▶ [Records]
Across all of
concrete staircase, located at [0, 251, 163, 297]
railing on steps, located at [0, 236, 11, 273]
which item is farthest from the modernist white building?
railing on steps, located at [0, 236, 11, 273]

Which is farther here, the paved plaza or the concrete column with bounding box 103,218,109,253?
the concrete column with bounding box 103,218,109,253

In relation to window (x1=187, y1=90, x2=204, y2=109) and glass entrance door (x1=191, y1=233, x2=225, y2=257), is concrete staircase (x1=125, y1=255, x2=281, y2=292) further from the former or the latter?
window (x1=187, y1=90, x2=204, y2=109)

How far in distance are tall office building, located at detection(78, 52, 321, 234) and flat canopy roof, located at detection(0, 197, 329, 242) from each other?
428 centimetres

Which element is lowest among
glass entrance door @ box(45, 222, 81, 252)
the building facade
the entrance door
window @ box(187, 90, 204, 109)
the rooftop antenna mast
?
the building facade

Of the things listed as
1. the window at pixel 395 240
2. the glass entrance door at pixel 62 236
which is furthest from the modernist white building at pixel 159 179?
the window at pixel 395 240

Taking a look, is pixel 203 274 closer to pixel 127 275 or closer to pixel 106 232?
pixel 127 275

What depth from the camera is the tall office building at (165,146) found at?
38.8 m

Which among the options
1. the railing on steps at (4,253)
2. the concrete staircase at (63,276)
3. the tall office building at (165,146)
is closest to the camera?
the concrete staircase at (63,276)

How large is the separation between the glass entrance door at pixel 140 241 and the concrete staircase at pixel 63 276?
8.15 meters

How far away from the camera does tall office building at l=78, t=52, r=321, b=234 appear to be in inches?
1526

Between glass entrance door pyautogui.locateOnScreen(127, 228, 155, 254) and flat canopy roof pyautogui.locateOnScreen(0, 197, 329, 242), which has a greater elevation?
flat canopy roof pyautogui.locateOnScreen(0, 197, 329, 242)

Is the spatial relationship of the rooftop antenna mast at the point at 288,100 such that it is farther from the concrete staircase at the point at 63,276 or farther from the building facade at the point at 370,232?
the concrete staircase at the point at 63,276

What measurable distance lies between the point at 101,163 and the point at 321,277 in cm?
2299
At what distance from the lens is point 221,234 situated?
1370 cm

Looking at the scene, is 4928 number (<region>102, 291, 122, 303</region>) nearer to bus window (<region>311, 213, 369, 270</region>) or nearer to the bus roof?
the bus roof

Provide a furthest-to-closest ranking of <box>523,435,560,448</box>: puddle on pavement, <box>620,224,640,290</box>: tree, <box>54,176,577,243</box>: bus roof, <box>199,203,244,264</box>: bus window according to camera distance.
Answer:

▶ [TASK PROMPT] Please copy every line of the listing above exactly as it appears, without changing anything.

▶ [SOLUTION TO THIS EXERCISE]
Across all of
concrete staircase, located at [0, 251, 163, 297]
railing on steps, located at [0, 236, 11, 273]
which item is farthest from the modernist white building?
railing on steps, located at [0, 236, 11, 273]

Which is farther here, the paved plaza or the concrete column with bounding box 103,218,109,253?
the concrete column with bounding box 103,218,109,253

In relation to window (x1=187, y1=90, x2=204, y2=109) and glass entrance door (x1=191, y1=233, x2=225, y2=257), is concrete staircase (x1=125, y1=255, x2=281, y2=292) further from the former or the latter?
window (x1=187, y1=90, x2=204, y2=109)

How far in distance are tall office building, located at detection(78, 52, 321, 234) and flat canopy roof, located at detection(0, 197, 329, 242) from each other?
428 centimetres

Which element is lowest among
glass entrance door @ box(45, 222, 81, 252)
the building facade
the entrance door
window @ box(187, 90, 204, 109)
the rooftop antenna mast
?
the building facade

Of the things listed as
1. the window at pixel 395 240
2. the glass entrance door at pixel 62 236
which is furthest from the modernist white building at pixel 159 179?
the window at pixel 395 240

Taking a look, is pixel 203 274 closer to pixel 127 275 or closer to pixel 106 232?
pixel 127 275

What depth from the camera is the tall office building at (165,146) found at?
38.8 m

Which among the options
1. the railing on steps at (4,253)
2. the concrete staircase at (63,276)
3. the tall office building at (165,146)
is closest to the camera?
the concrete staircase at (63,276)

How large is the separation between the glass entrance door at pixel 140 241 and the concrete staircase at pixel 63 276?
8.15 meters

How far away from the camera does tall office building at l=78, t=52, r=321, b=234 appear to be in inches?
1526

Between glass entrance door pyautogui.locateOnScreen(127, 228, 155, 254) and flat canopy roof pyautogui.locateOnScreen(0, 197, 329, 242), which has a greater elevation?
flat canopy roof pyautogui.locateOnScreen(0, 197, 329, 242)

Is the spatial relationship of the rooftop antenna mast at the point at 288,100 such that it is farther from the concrete staircase at the point at 63,276 or farther from the building facade at the point at 370,232?
the concrete staircase at the point at 63,276

What measurable distance lies between the point at 101,163 and the point at 321,277 in cm?
2299
At what distance from the lens is point 221,234 situated?
1370 cm

Looking at the scene, is 4928 number (<region>102, 291, 122, 303</region>) nearer to bus window (<region>311, 213, 369, 270</region>) or nearer to the bus roof?
the bus roof

Provide a furthest-to-closest ranking of <box>523,435,560,448</box>: puddle on pavement, <box>620,224,640,290</box>: tree, <box>54,176,577,243</box>: bus roof, <box>199,203,244,264</box>: bus window according to camera distance.
Answer:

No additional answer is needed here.